A forensic expert was retained to examine each party’s computer(s) and eventually the Defendants moved for sanctions.  In late June 2018, the Court received an ex parte fax from Plaintiff requesting dismissal of the suit, including the counterclaims filed by Defendants.

On July 5, 2018 the Court held a conference upon the record to discuss Defendants’ pending motion for sanctions.  During that conference Plaintiff – in a radical departure from his faxed letter– represented to the Court he had no knowledge of any counterclaim against him.  At the conclusion of the hearing, the Court scheduled another hearing to address the spoliation motion.

Spoliation

At its core, the issue boiled down to 7 emails and which, among them, were authentic.

For example, Email 3 – an email purportedly from Plaintiff to Defendant — stated, “[w]e are interested in cutting off training.  We are interested in taking over the business and moving it forward.
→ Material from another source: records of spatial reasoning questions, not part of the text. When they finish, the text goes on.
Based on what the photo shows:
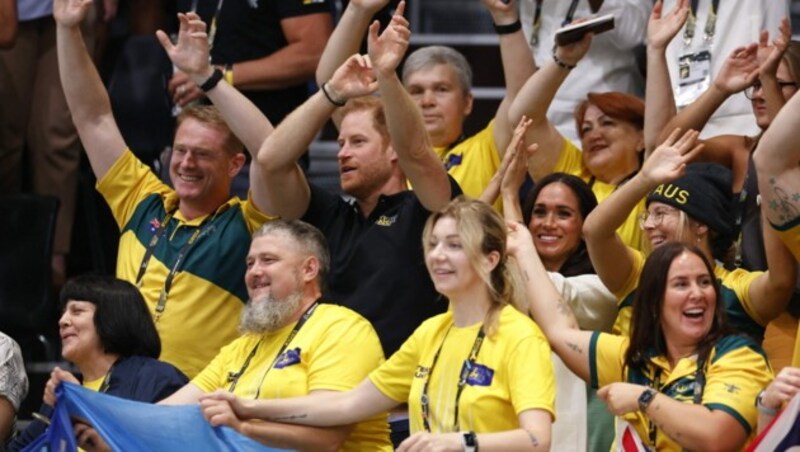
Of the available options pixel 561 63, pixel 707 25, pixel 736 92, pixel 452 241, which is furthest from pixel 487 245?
pixel 707 25

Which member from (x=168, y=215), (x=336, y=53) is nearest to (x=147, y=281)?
(x=168, y=215)

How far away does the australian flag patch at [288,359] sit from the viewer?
6281mm

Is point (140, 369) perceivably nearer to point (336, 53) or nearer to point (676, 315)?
point (336, 53)

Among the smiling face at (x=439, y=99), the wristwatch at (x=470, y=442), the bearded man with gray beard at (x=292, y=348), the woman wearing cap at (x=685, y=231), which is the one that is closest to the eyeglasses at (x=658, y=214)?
the woman wearing cap at (x=685, y=231)

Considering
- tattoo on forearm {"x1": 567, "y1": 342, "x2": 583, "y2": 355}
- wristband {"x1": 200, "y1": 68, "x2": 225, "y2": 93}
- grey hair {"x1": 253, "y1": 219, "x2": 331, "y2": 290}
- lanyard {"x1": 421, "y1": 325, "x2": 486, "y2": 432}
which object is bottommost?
lanyard {"x1": 421, "y1": 325, "x2": 486, "y2": 432}

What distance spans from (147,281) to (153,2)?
8.22 feet

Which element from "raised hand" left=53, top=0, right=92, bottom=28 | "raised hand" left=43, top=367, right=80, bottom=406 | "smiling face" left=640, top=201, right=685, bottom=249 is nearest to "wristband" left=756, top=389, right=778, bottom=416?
"smiling face" left=640, top=201, right=685, bottom=249

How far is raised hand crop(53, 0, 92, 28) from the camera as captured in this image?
745cm

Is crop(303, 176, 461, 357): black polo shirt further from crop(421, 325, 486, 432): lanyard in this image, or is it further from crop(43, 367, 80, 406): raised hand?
crop(43, 367, 80, 406): raised hand

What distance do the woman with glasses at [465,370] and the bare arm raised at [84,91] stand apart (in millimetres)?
1848

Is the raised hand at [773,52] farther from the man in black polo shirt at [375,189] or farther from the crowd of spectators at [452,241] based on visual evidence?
the man in black polo shirt at [375,189]

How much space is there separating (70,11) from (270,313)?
1751 millimetres

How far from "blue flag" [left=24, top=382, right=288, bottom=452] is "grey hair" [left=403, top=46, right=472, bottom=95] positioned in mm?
2182

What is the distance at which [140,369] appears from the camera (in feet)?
21.8
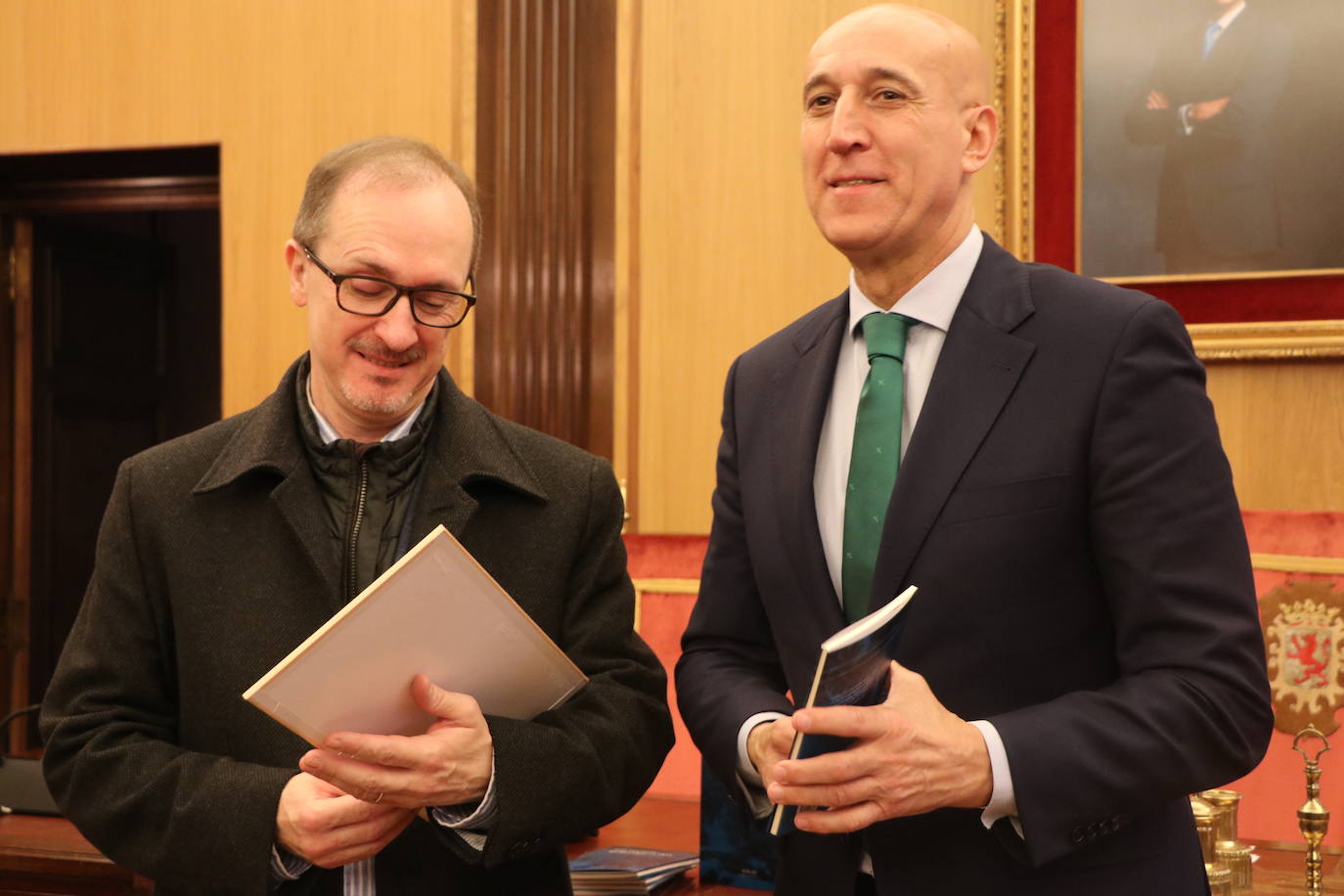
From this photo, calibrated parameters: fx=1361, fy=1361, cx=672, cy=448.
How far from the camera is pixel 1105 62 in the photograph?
151 inches

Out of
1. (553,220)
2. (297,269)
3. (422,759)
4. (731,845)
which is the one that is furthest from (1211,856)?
(553,220)

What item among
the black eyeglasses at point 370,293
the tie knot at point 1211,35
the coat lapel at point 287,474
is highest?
the tie knot at point 1211,35

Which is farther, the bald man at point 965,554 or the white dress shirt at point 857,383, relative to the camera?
the white dress shirt at point 857,383

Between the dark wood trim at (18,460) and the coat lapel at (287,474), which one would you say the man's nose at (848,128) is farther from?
the dark wood trim at (18,460)

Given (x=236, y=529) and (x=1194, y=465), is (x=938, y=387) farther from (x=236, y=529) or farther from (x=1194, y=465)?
Result: (x=236, y=529)

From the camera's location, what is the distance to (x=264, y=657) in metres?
1.72

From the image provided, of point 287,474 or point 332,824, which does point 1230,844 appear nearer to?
point 332,824

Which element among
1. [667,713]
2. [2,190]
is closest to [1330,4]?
[667,713]

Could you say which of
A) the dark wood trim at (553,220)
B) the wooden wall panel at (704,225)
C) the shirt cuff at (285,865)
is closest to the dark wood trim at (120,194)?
the dark wood trim at (553,220)

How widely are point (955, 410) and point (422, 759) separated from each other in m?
0.74

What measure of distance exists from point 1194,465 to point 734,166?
2953mm

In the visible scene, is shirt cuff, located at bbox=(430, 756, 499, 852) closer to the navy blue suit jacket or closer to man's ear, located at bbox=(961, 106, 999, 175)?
the navy blue suit jacket

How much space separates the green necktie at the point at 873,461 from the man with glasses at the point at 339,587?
0.34 m

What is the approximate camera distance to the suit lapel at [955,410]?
1.59 meters
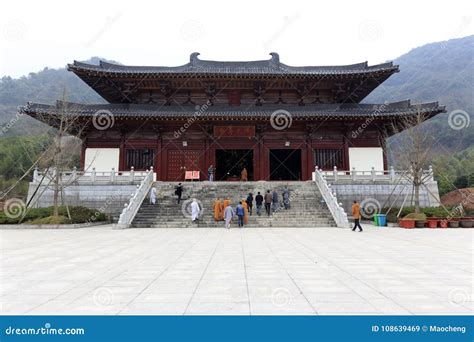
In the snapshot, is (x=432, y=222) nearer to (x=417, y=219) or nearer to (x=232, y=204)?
(x=417, y=219)

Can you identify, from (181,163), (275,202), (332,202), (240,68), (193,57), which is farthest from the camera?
(193,57)

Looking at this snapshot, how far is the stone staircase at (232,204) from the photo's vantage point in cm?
1591

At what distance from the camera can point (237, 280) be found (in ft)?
17.1

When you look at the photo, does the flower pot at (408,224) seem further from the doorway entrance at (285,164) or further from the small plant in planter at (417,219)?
the doorway entrance at (285,164)

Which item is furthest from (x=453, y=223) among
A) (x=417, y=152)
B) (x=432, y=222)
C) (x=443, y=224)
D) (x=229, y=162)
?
(x=229, y=162)

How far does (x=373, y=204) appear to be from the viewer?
19.3 metres

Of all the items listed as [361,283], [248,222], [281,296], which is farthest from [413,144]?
[281,296]

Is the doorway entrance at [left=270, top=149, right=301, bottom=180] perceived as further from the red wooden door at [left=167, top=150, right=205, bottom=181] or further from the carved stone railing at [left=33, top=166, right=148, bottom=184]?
the carved stone railing at [left=33, top=166, right=148, bottom=184]

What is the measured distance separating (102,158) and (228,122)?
875 centimetres

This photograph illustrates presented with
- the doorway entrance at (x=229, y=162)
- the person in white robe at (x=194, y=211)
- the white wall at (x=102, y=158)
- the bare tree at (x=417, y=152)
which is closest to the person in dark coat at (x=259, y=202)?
the person in white robe at (x=194, y=211)

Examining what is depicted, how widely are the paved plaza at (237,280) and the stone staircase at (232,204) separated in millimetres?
6876

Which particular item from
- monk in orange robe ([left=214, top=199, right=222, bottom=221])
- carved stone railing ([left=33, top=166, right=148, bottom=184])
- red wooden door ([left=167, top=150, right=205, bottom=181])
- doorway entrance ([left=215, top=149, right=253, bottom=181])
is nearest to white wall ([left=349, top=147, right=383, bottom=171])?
doorway entrance ([left=215, top=149, right=253, bottom=181])

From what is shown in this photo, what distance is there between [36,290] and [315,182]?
17.2 metres

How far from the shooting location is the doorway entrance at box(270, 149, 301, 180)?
24.3m
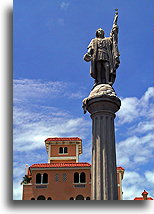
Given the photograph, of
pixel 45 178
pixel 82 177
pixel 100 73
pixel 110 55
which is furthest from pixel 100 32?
pixel 45 178

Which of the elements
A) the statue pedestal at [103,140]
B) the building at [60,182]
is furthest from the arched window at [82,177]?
the statue pedestal at [103,140]

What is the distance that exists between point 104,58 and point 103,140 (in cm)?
225

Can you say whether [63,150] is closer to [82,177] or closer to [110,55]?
[82,177]

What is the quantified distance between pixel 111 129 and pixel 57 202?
2.36m

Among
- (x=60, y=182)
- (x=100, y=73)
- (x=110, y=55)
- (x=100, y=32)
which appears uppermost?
(x=100, y=32)

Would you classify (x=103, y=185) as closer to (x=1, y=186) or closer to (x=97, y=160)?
(x=97, y=160)

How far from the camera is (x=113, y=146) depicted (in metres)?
8.20

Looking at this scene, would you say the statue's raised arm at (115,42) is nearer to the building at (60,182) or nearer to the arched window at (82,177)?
the building at (60,182)

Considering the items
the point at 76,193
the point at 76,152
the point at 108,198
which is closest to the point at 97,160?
the point at 108,198

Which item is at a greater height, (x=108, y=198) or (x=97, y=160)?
(x=97, y=160)

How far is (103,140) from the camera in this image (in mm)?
8133

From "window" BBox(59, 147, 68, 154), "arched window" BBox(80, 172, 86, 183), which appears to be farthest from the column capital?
"window" BBox(59, 147, 68, 154)

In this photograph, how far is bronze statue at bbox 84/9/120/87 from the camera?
9047 mm

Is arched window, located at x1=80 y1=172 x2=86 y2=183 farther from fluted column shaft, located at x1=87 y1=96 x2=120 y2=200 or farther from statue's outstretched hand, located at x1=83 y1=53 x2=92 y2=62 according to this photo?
fluted column shaft, located at x1=87 y1=96 x2=120 y2=200
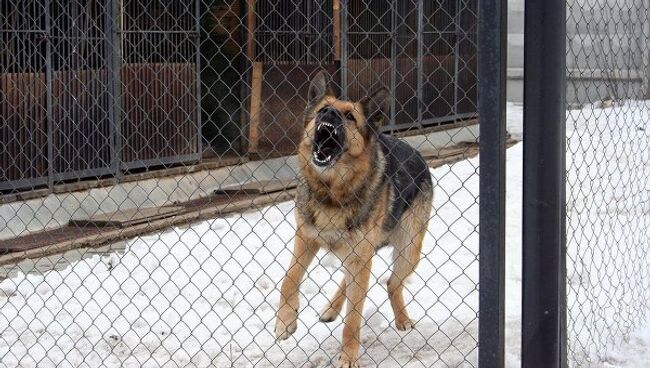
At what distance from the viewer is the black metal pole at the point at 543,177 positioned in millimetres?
3748

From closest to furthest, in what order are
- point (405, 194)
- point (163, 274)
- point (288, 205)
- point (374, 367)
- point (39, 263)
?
point (374, 367) → point (405, 194) → point (163, 274) → point (39, 263) → point (288, 205)

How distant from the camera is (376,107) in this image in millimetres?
5477

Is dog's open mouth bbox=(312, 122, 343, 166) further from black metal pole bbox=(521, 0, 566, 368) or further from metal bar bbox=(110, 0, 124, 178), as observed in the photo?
metal bar bbox=(110, 0, 124, 178)

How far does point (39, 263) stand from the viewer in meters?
A: 7.96

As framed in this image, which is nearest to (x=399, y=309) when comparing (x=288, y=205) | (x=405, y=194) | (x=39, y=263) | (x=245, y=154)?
(x=405, y=194)

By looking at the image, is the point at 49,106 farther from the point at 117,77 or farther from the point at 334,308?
the point at 334,308

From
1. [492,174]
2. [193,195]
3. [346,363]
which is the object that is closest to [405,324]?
[346,363]

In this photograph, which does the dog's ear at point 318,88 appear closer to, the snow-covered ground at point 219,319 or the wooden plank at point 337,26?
the snow-covered ground at point 219,319

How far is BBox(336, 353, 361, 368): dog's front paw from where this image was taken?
5.44 m

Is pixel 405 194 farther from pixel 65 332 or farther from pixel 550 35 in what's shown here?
pixel 550 35

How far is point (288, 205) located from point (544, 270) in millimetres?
6484

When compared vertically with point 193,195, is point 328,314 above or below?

We believe we can do this.”

Yet, Email 4  — an email sent at the exact same time as Email 3 and also from Plaintiff to Defendant stated, “[we] are not interested in cutting off training.  We are interested in taking over the business and moving it forward while still learning.  We believe we can do this.”

The forensic examiner testified that Email 3 was found only on Plaintiff’s computer and was a fabrication; and Email 4 was found on both Plaintiff’s and Defendant’s computer.  In what the Court observed was the most telling indicia of purposeful fabrication, is that Email 4 (the authentic email) was located in three different locations in Plaintiff’s computer, indicating that he had deleted the file.   Plaintiff testified but the Court found his testimony not credible, confused and riddled with inconsistencies.

Decision

In order to determine the appropriate sanction, a Court must weigh three factors:

(1) the degree of fault of the person who destroyed or altered the evidence;

(2) the prejudice suffered by the opposing party; and

(3) the existence of alternative sanctions.

In assessing these factors the Court concluded that Plaintiff “intentionally altered and manipulated evidence” and when confronted with the altered emails he “accused the Defendants of having manipulated the authentic emails.  [Plaintiff] actively deleted emails and the evidence shows that he continued to delete pertinent files as recently as…after the deposition when he was confronted with the fabricated emails.”  And so, the Court determined Plaintiff’s actions were intentional and willful.

The Court then determined that notwithstanding the early discovery of Plaintiff’s actions, the prejudice “was substantial.”  Specifically, Defendants had to hire an expert and expend significant sums of money (motion practice, full day of testimony).  Additionally, the fabricated emails materially assisted Plaintiff’s case against Defendants.  Such actions, said the Court, is a “wrong against the institutions set up to protect the public….fraud cannot be complacently tolerated…”  Thus, the Court found Plaintiff’s behavior threatened to undermine the public’s faith in courts and the discovery process.

Finally, the Court assessed the various sanctions available to it inherently and specifically pursuant to Rule 37.  The Court chose not to impose an adverse jury instruction as that would not remediate the prejudice to Defendants, would not deter this type of egregious conduct, and would be a minimal sanction where, as here, there was significant effort and costs imposed during the process.  In opting not to impose only a financial sanction the Court noted that doing so would convey the wrong message to litigants that money could cure one’s improper actions.   And so, according to the Court, based upon well-established law in the Third Circuit, the only remedy available that was proportional to the deleterious and egregious fraudulent conduct involved here was the outright dismissal of Plaintiffs’ claims.  Indeed, “[a] party’s resort to fabricated evidence justifies denial of all relief to that party.”

Conclusion

There is little that needs to be said about this decision, as we all understand the egregious and continual conduct that was at play in this matter and the need for swift and severe sanctions.  The decision, however, reminds us of the vast discretion a Court has when imposing sanctions.